▶ **Challenge**:
Exclude the pictures; give every entry again exactly as written.

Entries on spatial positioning
— Begin —
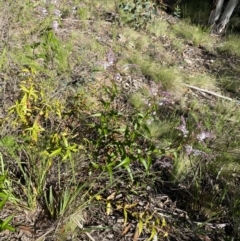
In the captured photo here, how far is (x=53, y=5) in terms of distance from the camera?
4.75 m

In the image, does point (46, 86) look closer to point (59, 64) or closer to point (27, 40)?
point (59, 64)

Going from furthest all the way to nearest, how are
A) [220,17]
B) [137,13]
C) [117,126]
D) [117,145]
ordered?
1. [220,17]
2. [137,13]
3. [117,126]
4. [117,145]

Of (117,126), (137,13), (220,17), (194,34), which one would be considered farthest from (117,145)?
(220,17)

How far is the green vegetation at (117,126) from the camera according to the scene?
2041 millimetres

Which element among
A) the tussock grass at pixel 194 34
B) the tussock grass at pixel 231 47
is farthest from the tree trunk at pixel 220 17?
the tussock grass at pixel 231 47

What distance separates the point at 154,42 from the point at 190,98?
51.1 inches

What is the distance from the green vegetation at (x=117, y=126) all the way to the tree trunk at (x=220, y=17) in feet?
1.02

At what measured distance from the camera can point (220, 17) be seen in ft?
18.6

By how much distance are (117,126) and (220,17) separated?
12.8 ft

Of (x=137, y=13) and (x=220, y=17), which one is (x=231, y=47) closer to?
(x=220, y=17)

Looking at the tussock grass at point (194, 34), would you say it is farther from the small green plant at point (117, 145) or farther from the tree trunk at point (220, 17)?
the small green plant at point (117, 145)

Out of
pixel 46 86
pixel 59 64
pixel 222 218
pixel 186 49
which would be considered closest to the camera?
pixel 222 218

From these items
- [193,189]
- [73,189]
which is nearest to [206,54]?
[193,189]

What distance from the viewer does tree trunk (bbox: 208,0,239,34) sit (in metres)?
5.43
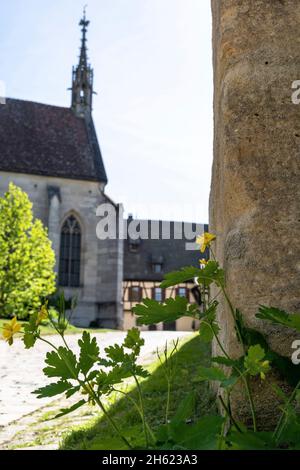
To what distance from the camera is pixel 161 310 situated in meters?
1.51

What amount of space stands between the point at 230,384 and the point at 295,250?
30.0 inches

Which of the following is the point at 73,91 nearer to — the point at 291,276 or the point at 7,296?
the point at 7,296

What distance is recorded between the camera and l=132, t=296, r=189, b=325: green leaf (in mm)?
1504

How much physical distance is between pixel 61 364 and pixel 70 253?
81.0 ft

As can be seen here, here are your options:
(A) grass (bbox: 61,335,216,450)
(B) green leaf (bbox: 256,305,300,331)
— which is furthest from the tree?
(B) green leaf (bbox: 256,305,300,331)

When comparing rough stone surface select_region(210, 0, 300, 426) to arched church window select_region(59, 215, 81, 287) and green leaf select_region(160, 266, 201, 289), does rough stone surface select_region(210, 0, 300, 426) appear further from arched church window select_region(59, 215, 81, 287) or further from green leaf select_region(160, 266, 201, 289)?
arched church window select_region(59, 215, 81, 287)

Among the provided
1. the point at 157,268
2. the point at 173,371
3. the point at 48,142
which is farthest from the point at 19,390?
the point at 157,268

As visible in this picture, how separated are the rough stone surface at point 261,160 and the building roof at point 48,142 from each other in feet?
80.1

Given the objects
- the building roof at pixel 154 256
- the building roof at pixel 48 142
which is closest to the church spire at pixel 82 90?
the building roof at pixel 48 142

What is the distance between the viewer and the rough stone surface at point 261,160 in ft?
5.66

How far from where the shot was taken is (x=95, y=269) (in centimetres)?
2573

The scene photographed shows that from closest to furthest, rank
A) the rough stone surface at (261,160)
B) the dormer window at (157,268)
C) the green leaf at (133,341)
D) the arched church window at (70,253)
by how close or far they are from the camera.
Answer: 1. the green leaf at (133,341)
2. the rough stone surface at (261,160)
3. the arched church window at (70,253)
4. the dormer window at (157,268)

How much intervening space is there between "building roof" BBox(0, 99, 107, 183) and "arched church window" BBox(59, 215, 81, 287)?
2.49 m

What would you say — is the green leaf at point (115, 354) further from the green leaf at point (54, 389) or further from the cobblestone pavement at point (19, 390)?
the cobblestone pavement at point (19, 390)
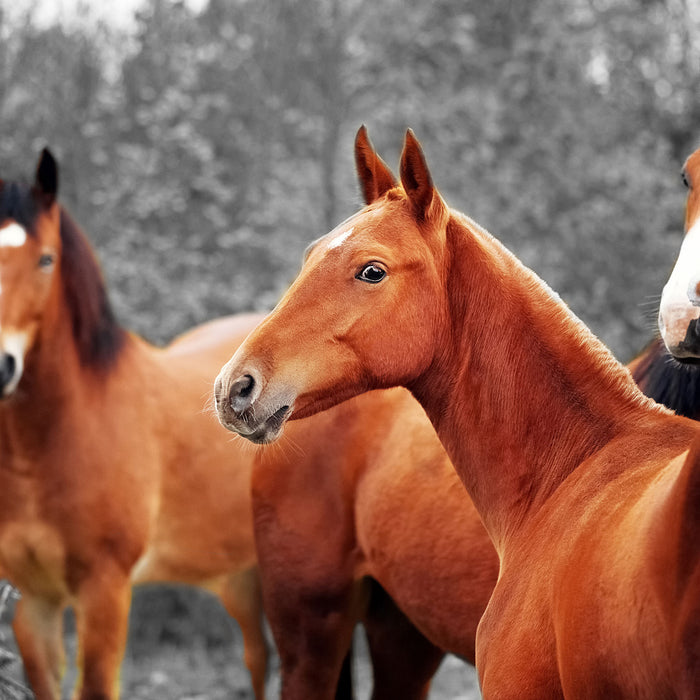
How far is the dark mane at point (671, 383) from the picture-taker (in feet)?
9.18

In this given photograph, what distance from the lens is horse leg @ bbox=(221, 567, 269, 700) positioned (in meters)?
5.92

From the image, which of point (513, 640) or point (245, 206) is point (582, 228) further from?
point (513, 640)

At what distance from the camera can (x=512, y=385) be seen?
8.00ft

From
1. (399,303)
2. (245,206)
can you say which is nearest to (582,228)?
(245,206)

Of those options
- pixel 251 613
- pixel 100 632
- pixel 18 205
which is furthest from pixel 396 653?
pixel 18 205

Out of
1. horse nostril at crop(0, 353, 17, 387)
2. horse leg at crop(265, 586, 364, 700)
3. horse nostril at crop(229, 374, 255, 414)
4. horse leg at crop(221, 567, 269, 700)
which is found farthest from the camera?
horse leg at crop(221, 567, 269, 700)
— End —
▶ **Result of the task**:
In the captured photo here, how far is (x=53, y=5) in terms of distance from the camera?
4.75 m

In the image, does point (46, 86) look closer to point (59, 64) or closer to point (27, 40)?
point (59, 64)

Going from furthest all the way to nearest, how are
A) [220,17]
B) [137,13]
C) [117,126]
D) [117,145]
ordered?
1. [220,17]
2. [137,13]
3. [117,126]
4. [117,145]

Of (117,126), (137,13), (220,17), (194,34), which one would be considered farthest from (117,145)?
(220,17)

How far is the green vegetation at (117,126) from the camera according to the scene?
2041 millimetres

Which element among
A) the tussock grass at pixel 194 34
B) the tussock grass at pixel 231 47
is farthest from the tree trunk at pixel 220 17?
the tussock grass at pixel 231 47

What distance separates the point at 154,42 from the point at 190,98?
51.1 inches

What is the distance from the green vegetation at (x=117, y=126) all the way to the tree trunk at (x=220, y=17) in feet?
1.02

At what measured distance from the camera can point (220, 17) be seen in ft?
18.6

By how much distance are (117,126) and (220,17) separated?
12.8 ft

Of (x=137, y=13) and (x=220, y=17), which one is (x=231, y=47) closer to?
(x=220, y=17)

Looking at the tussock grass at point (194, 34), would you say it is farther from the small green plant at point (117, 145) or farther from the tree trunk at point (220, 17)?
the small green plant at point (117, 145)

Out of
pixel 46 86
pixel 59 64
pixel 222 218
pixel 186 49
which would be considered closest to the camera?
pixel 222 218

From these items
- [193,189]
- [73,189]
which is nearest to [206,54]?
[193,189]

What distance from the viewer does tree trunk (bbox: 208,0,239,34) sit (in metres)?
5.43
To what distance from the camera is pixel 161 310 situated in meters?
1.51

What amount of space stands between the point at 230,384 and the point at 295,250?
30.0 inches

Which of the following is the point at 73,91 nearer to — the point at 291,276 or the point at 7,296?
the point at 7,296

What distance is recorded between the camera and l=132, t=296, r=189, b=325: green leaf (in mm)?
1504

How much physical distance is between pixel 61 364 and pixel 70 253?
81.0 ft

As can be seen here, here are your options:
(A) grass (bbox: 61,335,216,450)
(B) green leaf (bbox: 256,305,300,331)
— which is furthest from the tree?
(B) green leaf (bbox: 256,305,300,331)

When comparing rough stone surface select_region(210, 0, 300, 426) to arched church window select_region(59, 215, 81, 287) and green leaf select_region(160, 266, 201, 289), does rough stone surface select_region(210, 0, 300, 426) appear further from arched church window select_region(59, 215, 81, 287) or further from green leaf select_region(160, 266, 201, 289)?
arched church window select_region(59, 215, 81, 287)

Among the provided
1. the point at 157,268
2. the point at 173,371
3. the point at 48,142
which is farthest from the point at 19,390?
the point at 157,268

As visible in this picture, how separated are the rough stone surface at point 261,160 and the building roof at point 48,142 from each other in feet?
80.1

Given the objects
- the building roof at pixel 154 256
- the building roof at pixel 48 142
which is closest to the church spire at pixel 82 90?
the building roof at pixel 48 142

What is the distance between the viewer and the rough stone surface at point 261,160 in ft?
5.66

How far from where the shot was taken is (x=95, y=269) (in centimetres)?
2573

The scene photographed shows that from closest to furthest, rank
A) the rough stone surface at (261,160)
B) the dormer window at (157,268)
C) the green leaf at (133,341)
D) the arched church window at (70,253)
by how close or far they are from the camera.
Answer: 1. the green leaf at (133,341)
2. the rough stone surface at (261,160)
3. the arched church window at (70,253)
4. the dormer window at (157,268)

How much intervening space is there between "building roof" BBox(0, 99, 107, 183) and "arched church window" BBox(59, 215, 81, 287)?
2.49 m

What would you say — is the green leaf at point (115, 354) further from the green leaf at point (54, 389) or further from the cobblestone pavement at point (19, 390)?
the cobblestone pavement at point (19, 390)
How far is the dark mane at point (671, 383) from the picture-taker (in feet)?
9.18

In this given photograph, what distance from the lens is horse leg @ bbox=(221, 567, 269, 700) positioned (in meters)?
5.92

From the image, which of point (513, 640) or point (245, 206) is point (582, 228) further from?
point (513, 640)

At what distance from the camera can (x=512, y=385) be seen?
8.00ft

From
1. (399,303)
2. (245,206)
can you say which is nearest to (582,228)?
(245,206)

Of those options
- pixel 251 613
- pixel 100 632
- pixel 18 205
which is furthest from pixel 396 653?
pixel 18 205

Out of
1. horse nostril at crop(0, 353, 17, 387)
2. horse leg at crop(265, 586, 364, 700)
3. horse nostril at crop(229, 374, 255, 414)
4. horse leg at crop(221, 567, 269, 700)
which is found farthest from the camera?
horse leg at crop(221, 567, 269, 700)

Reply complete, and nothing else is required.